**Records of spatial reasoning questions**
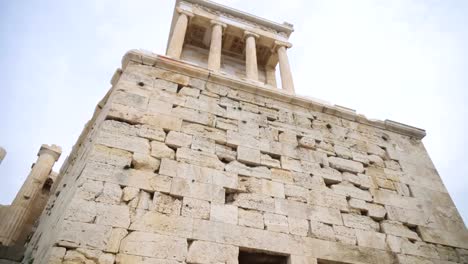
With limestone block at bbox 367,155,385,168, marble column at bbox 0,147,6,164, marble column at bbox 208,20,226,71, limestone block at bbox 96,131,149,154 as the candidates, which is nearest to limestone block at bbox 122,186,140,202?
limestone block at bbox 96,131,149,154

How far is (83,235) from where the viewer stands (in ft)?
9.08

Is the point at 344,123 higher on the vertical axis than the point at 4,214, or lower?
higher

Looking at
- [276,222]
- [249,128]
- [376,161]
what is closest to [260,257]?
[276,222]

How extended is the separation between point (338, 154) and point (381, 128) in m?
1.61

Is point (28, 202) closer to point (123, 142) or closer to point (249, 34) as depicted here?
point (123, 142)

**TASK INSTRUCTIONS**
Copy all of the material above word for word, leaving out the pictures.

**SOLUTION TO THIS EXERCISE**
With limestone block at bbox 367,155,385,168, marble column at bbox 0,147,6,164, marble column at bbox 208,20,226,71, limestone block at bbox 96,131,149,154 as the candidates, which is nearest to limestone block at bbox 122,186,140,202?
limestone block at bbox 96,131,149,154

How far is (83,235) from where the viewer stands (in ft)?
9.08

Is the point at 344,123 higher on the vertical axis than the point at 4,214, or lower?
higher

Looking at
- [276,222]
- [249,128]
- [376,161]
what is closest to [260,257]?
[276,222]

How extended is the separation between point (338, 154) and point (381, 128) in m?
1.61

Is point (28, 202) closer to point (123, 142) or closer to point (249, 34) as depicted here?
point (123, 142)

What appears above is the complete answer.